Dans l’Union européenne, la Hongrie de Viktor Orbán a d’ores et déjà annoncé sa volonté de passer outre. Plus largement, si, depuis les accords d’Oslo, l’Europe maintient un consensus en faveur d’un État palestinien, son attitude face à Israël est aujourd’hui marquée par des divisions. Une fracture générationnelle se dessine également. Les jeunes générations occidentales, particulièrement actives sur les réseaux sociaux, sont révoltées par les images en provenance de Gaza. Cette indignation contribue à polariser davantage les sociétés européennes, comme en témoignent les récents débats enflammés autour d’incidents survenus lors d’un match de football à Amsterdam.
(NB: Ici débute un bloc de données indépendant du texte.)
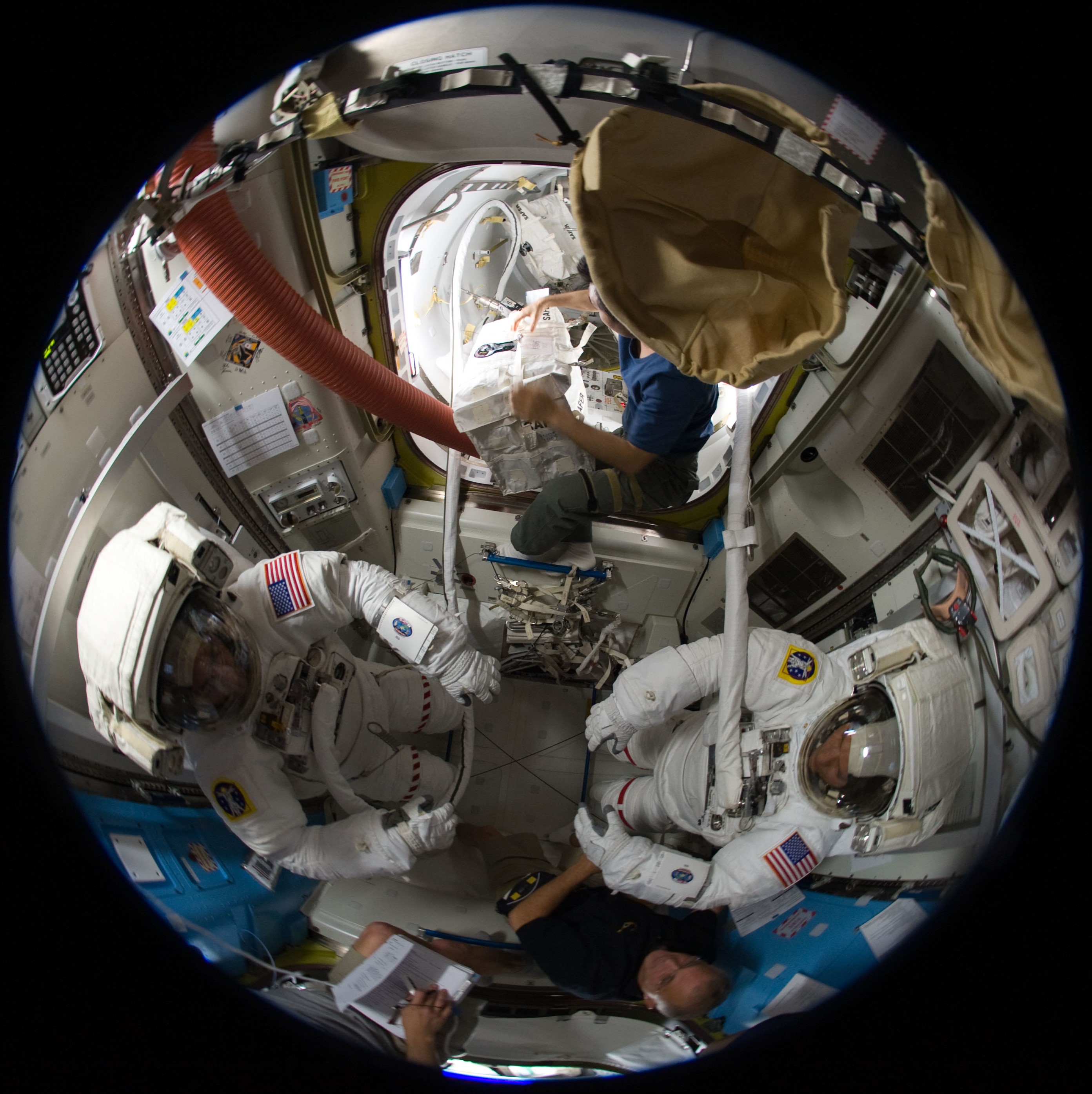 Fisheye view of Christopher J. Cassidy, left, and Thomas H. Marshburn in the U.S. Airlock preparing for the mission’s fifth and final spacewalk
Le retour de Donald Trump au pouvoir aux États-Unis est un nouveau test pour la capacité de l’Union européenne à s’affirmer face à la montée de l’illibéralisme. Cette situation soulève une question cruciale. L’Europe dispose-t-elle encore des moyens politiques et moraux pour incarner une position cohérente et unifiée sur ces sujets? Le soutien à la Cour pénale internationale offre à l’Union une chance historique de montrer son attachement à ses valeurs.